Begin your copy at the line with "Slow cooker turns" in the records below and end it at the line with "Colazione con uova", restating each line word for word; omit the pictures.

- **Input for this task**
____________
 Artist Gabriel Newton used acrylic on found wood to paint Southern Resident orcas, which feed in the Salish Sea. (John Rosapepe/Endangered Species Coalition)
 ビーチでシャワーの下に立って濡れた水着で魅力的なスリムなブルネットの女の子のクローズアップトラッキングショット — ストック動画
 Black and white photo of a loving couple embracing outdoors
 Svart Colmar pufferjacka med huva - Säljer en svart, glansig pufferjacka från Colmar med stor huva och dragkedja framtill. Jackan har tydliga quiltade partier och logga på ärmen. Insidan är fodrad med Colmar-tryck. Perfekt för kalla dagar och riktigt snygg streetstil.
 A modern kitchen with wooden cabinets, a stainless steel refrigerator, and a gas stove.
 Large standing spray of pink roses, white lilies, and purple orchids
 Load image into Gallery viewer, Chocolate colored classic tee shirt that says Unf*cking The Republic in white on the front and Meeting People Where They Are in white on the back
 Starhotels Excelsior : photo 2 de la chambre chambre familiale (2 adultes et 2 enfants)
____________
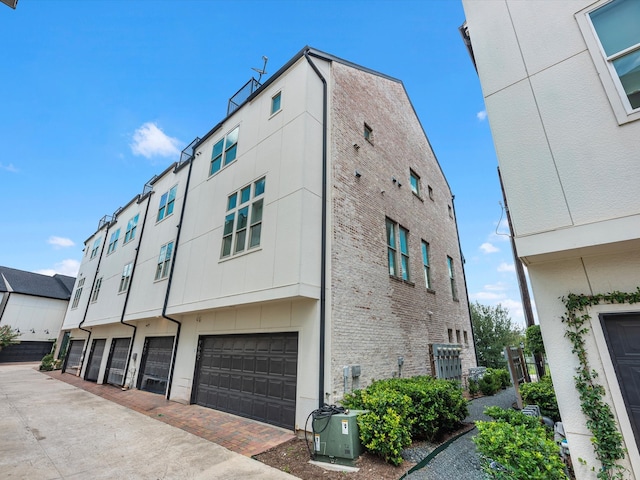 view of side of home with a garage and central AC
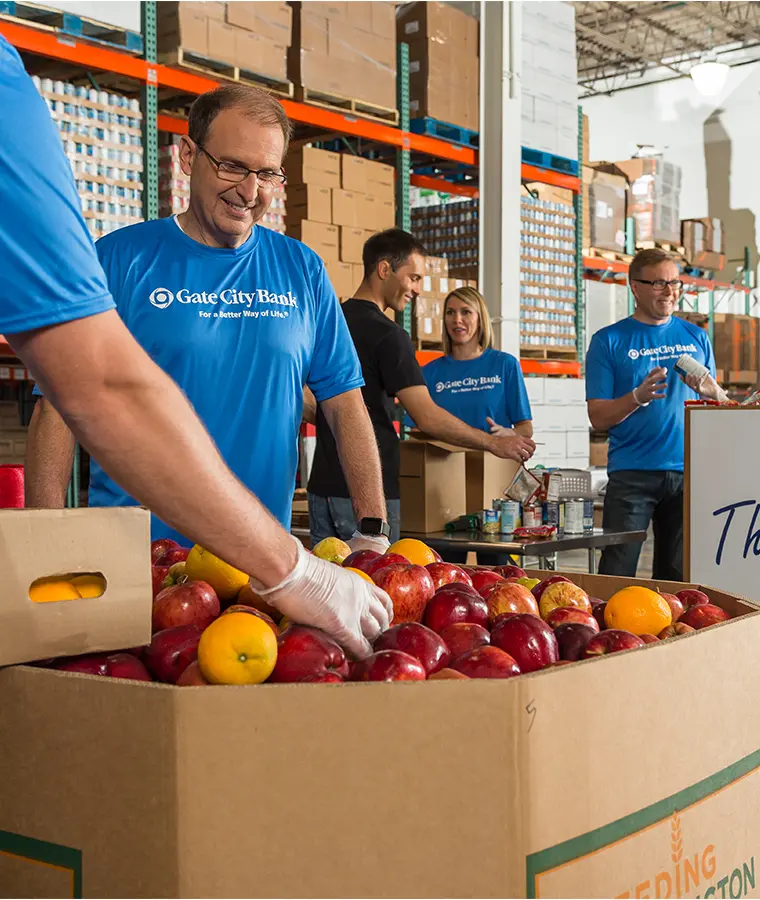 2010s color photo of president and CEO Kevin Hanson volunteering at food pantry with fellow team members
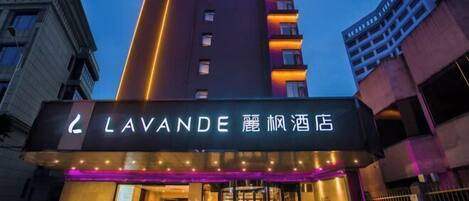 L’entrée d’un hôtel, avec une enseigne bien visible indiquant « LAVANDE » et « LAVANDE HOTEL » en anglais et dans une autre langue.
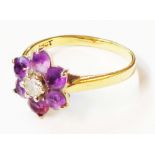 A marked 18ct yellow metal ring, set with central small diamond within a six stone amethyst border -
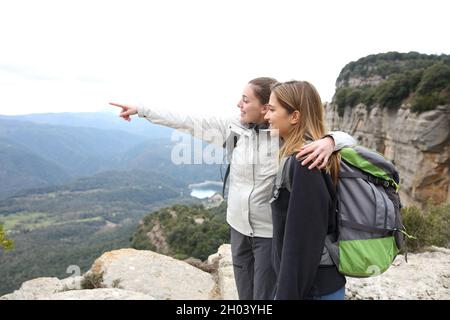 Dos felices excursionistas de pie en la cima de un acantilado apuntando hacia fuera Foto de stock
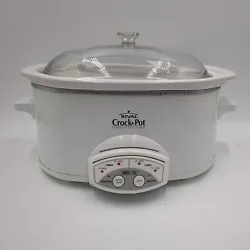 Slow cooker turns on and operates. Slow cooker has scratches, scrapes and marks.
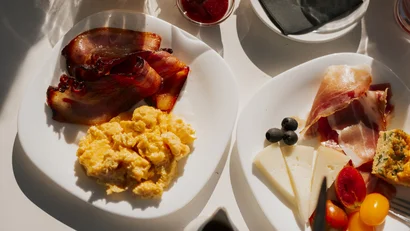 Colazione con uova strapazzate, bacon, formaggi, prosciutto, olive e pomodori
____________
- **Answer area**
 Slow cooker turns on and operates. Slow cooker has scratches, scrapes and marks.
 Colazione con uova strapazzate, bacon, formaggi, prosciutto, olive e pomodori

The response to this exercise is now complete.